**Objectives**
1. From the Orlando resort thread, print the passage that begins at the words "## timeos2 (Jul" and stops after the words "you'd love it.".
2. Answer these questions using the Orlando resort thread.
(a) How old are the two kids in the family that winger describes?
(b) How many pools does Cypress Pointe Resort have, according to timeos2?
(c) Which weeks of June 2013 does winger plan to be there?

**Source text**

------------------------------------

# Which DRI resort in Orlando?



## winger (Jul 29, 2012)

There will be four of us, parents and kids 9 and 11.  We want to be close to WDW's Magic Kingdom and have pools and slides at the resort.  A nice full kitchen is a must as we plan on enjoying some time onsite and doing short trips in the local area. Of course, the resort needs to be high quality as well.

Not if it matters, but we will be there the last two weeks next June (2013} - first WDW trip as a family.


----------



## timeos2 (Jul 29, 2012)

Can't get any closer than 1 mile walk from DTD at Cypress Pointe Resort.  The resort is very kid friendly, has three pools - one with slides - and plenty of other amenities but is small enough & with so many service directly around it that you can park the car & walk to virtually anything in minutes if you want. Pus it's less than 10 minutes using the non I4 "back routes" for quick & easy access to Universal & Seaworld or Wet N' Wild, etc.  Overall one of the best locations in all of Orlando.  I think you'd love it.

------------------------------------

**Raw data**
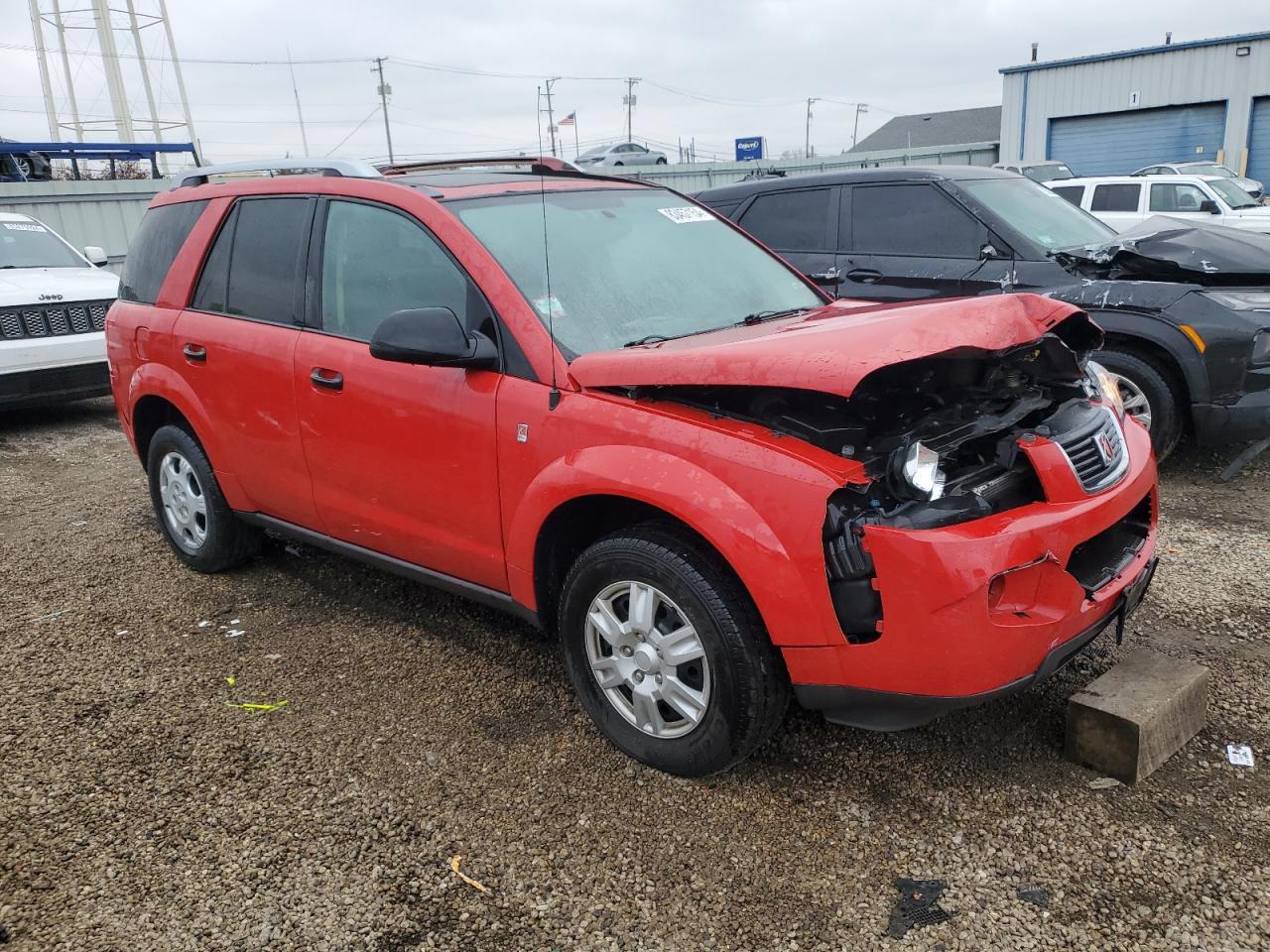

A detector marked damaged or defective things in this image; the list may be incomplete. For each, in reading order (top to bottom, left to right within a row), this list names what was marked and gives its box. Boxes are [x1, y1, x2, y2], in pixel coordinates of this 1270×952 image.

------------------------------------

**Responses in order**
1.
## timeos2 (Jul 29, 2012)

Can't get any closer than 1 mile walk from DTD at Cypress Pointe Resort.  The resort is very kid friendly, has three pools - one with slides - and plenty of other amenities but is small enough & with so many service directly around it that you can park the car & walk to virtually anything in minutes if you want. Pus it's less than 10 minutes using the non I4 "back routes" for quick & easy access to Universal & Seaworld or Wet N' Wild, etc.  Overall one of the best locations in all of Orlando.  I think you'd love it.

2.
(a) 9 and 11.
(b) Three, one of them with slides.
(c) The last two weeks of June.